EX: Hey, how are you? Still mad at the world?

ME: I really have a hard time recovering when I feel let down. It takes a while, especially when there is so much negativity in the office. I am hoping that this long weekend will cool me down and restore my faith and fervor in people.

EX: How did people let you down? What’s going on at work? Why is there so much negativity?

ME: It’s hard to explain the negative. It is much easier for me to say what it is I am looking for. I am looking for positive and dependable people around me. People who bring others up, not down. People who bring out the best, not the worst from others. People who are black and white, not grey. People who walk the talk and genuinely care, not people who are show and tell. I need people who can deposit, not just withdraw good from me. I can’t deal with pigs, rats, snakes, and leeches anymore. I am all sucked out, all withdrawn from already. I am mentally and emotionally bankcrupt. I’ve nothing more to give.

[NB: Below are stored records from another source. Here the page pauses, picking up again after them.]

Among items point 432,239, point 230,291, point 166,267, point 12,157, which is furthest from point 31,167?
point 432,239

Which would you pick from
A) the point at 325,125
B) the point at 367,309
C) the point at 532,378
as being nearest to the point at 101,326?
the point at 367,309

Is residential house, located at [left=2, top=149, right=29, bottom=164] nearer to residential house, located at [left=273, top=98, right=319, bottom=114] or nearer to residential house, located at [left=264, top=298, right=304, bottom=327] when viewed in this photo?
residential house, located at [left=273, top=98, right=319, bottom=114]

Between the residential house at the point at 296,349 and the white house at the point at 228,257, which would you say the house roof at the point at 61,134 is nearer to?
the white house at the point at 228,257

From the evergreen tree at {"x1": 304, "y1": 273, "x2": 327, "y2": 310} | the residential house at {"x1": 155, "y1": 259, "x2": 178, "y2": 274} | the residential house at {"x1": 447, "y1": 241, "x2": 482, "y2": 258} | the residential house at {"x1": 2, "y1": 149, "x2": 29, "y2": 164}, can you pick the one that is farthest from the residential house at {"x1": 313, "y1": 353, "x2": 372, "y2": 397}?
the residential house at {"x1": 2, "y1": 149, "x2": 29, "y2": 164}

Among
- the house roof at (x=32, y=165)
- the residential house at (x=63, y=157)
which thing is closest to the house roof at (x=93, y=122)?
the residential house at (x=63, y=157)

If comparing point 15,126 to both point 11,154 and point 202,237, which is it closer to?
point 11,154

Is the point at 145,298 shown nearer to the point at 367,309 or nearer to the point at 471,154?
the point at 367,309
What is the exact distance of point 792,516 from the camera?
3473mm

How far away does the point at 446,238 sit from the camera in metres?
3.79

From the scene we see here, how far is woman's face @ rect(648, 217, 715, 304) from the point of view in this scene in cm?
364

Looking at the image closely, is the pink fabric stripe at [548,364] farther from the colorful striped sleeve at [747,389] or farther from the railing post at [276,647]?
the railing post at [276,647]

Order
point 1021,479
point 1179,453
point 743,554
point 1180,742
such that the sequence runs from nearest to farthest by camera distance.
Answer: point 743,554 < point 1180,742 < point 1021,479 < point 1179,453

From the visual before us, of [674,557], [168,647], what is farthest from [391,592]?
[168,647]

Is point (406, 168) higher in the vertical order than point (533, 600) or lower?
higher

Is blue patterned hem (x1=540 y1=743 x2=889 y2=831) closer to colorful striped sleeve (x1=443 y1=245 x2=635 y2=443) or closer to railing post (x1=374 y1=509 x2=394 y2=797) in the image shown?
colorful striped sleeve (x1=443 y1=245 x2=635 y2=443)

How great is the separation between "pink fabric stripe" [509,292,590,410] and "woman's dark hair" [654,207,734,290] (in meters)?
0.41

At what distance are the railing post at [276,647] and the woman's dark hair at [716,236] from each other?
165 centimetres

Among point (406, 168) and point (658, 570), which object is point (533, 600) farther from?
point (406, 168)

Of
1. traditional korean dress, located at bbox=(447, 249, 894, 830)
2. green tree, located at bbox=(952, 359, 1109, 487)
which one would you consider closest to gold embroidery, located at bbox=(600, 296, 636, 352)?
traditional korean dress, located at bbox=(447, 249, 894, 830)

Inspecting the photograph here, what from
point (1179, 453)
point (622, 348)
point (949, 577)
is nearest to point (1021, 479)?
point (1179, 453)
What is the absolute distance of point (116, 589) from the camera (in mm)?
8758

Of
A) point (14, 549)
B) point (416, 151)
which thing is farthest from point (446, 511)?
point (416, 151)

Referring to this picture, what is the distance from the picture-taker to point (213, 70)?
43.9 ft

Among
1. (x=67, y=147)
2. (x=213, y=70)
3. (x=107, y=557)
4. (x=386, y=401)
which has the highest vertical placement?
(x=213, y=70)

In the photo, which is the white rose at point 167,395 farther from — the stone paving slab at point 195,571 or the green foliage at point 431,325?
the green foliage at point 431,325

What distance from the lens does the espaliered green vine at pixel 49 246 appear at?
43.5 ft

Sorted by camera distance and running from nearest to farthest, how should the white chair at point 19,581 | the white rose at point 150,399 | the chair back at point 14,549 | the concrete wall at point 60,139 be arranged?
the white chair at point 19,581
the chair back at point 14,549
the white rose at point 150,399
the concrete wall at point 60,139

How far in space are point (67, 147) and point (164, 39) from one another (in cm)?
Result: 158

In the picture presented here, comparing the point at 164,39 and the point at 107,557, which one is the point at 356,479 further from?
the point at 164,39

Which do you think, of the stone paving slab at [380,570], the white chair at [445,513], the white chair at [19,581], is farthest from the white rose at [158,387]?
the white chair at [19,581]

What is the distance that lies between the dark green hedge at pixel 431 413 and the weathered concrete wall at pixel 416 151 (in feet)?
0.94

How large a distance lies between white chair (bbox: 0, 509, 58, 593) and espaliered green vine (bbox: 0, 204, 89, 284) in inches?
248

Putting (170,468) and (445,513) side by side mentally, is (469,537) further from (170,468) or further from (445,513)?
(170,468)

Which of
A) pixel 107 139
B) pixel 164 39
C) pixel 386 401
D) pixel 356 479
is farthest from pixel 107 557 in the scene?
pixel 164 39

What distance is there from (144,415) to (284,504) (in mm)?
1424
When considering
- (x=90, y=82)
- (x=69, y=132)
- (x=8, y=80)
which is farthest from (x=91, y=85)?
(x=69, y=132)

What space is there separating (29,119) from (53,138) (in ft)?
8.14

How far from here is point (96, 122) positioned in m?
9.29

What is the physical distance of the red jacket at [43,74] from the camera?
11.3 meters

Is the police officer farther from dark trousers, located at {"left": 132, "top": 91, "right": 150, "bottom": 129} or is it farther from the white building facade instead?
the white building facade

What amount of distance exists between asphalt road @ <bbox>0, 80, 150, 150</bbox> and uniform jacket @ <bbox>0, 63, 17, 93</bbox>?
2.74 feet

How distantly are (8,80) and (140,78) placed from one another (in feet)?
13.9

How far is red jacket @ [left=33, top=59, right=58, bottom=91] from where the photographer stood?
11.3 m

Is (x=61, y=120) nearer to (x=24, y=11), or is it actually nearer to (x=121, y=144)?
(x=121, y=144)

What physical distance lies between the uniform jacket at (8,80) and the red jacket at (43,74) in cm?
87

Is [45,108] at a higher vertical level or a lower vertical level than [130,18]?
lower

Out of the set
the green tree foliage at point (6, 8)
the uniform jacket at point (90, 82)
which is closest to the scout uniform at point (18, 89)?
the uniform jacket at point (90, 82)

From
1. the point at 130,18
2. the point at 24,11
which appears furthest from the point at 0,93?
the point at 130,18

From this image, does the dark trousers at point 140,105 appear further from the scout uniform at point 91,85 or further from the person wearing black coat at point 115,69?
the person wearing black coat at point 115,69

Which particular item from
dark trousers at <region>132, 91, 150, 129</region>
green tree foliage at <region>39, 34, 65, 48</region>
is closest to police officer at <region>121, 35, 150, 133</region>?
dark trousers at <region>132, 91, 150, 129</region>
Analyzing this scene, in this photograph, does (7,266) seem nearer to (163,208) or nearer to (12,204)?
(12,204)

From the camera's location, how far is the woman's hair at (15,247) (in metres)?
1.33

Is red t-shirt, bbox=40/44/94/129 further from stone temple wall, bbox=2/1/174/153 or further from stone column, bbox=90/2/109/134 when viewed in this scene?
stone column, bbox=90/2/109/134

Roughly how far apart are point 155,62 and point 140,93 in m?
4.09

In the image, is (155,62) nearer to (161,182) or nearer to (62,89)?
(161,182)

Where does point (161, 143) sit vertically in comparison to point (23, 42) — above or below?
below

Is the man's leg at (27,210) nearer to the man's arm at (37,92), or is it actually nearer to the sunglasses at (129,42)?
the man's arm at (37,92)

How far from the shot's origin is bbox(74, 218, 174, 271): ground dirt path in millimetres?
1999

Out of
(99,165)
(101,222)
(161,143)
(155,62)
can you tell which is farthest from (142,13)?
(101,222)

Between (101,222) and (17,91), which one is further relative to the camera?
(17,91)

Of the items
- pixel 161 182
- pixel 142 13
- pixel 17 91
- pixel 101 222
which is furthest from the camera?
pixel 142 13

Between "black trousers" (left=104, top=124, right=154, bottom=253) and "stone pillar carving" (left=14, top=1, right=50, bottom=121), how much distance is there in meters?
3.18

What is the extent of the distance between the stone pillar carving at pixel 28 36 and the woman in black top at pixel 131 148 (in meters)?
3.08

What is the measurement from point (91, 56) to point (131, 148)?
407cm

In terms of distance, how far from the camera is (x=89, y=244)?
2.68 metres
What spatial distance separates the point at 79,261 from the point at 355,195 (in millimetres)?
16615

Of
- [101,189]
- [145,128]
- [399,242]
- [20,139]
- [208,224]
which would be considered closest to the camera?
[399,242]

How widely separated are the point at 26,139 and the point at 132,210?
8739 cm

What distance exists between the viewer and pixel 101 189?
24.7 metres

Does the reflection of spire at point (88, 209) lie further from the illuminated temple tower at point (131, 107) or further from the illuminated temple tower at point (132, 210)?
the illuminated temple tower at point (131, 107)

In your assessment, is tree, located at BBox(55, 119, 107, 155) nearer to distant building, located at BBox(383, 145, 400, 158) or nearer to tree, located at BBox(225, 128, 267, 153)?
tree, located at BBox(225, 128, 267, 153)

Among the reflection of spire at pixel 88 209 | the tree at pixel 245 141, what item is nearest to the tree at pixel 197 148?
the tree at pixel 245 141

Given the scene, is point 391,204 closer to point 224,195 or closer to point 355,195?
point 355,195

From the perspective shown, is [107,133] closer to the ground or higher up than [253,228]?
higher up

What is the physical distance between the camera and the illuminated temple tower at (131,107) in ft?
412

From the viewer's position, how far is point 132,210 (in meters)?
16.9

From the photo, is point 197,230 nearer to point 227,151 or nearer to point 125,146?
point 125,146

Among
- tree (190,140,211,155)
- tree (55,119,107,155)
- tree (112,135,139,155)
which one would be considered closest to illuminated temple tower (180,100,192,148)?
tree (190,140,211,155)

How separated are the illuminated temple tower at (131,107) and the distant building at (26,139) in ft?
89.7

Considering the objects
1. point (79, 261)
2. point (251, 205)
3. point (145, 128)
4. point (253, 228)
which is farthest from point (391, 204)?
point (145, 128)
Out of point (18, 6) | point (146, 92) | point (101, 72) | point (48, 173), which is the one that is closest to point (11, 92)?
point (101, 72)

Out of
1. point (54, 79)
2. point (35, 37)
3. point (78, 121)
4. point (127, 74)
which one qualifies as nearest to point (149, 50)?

EX: Uh-oh. That bad, huh? Call you this weekend?

ME: I won’t be here this weekend. I will be going out of town with friends, sorry.

EX: Oh, ok. You take care. Don’t think too much. It might trigger your migraine and hypertension. Try to quickly go back to your happy and carefree ways.

I didn’t spend the weekend out of town with friends, I spent the weekend alone – productively, peacefully, happily. Chores and errands in the morning, blogging at night. I came across blogs that gave me the answer. Or, to be more precise, blogs that made me admit what is wrong: after almost 2 years, I am still seething mad at my EX.

Why? I’ve avoided thinking about why. I’ve avoided writing why. Maybe I should. After all, that’s why I started blogging - to write and, consequently, put things in perspective. So write about it in coming days I will.


COMMENTS

torchic44 said...
I was going to ask "why are you mad at your Ex?" but I guess that answer will come in soon enough. Blogging is just writing. Using to vent and get out all of the stuff that is troubling you. All of that perspective and perhaps it could be some type of relief or even closure.
September 6, 2010 10:56 PM

 SAM said...
:-D Yes, the answer will come. In installments I'm afraid though. It's a long, "complicated" story. Something that I've not really thought through. Or should I say, something that I didn't want to think through. Also, finally found your blog :-) Have a great week!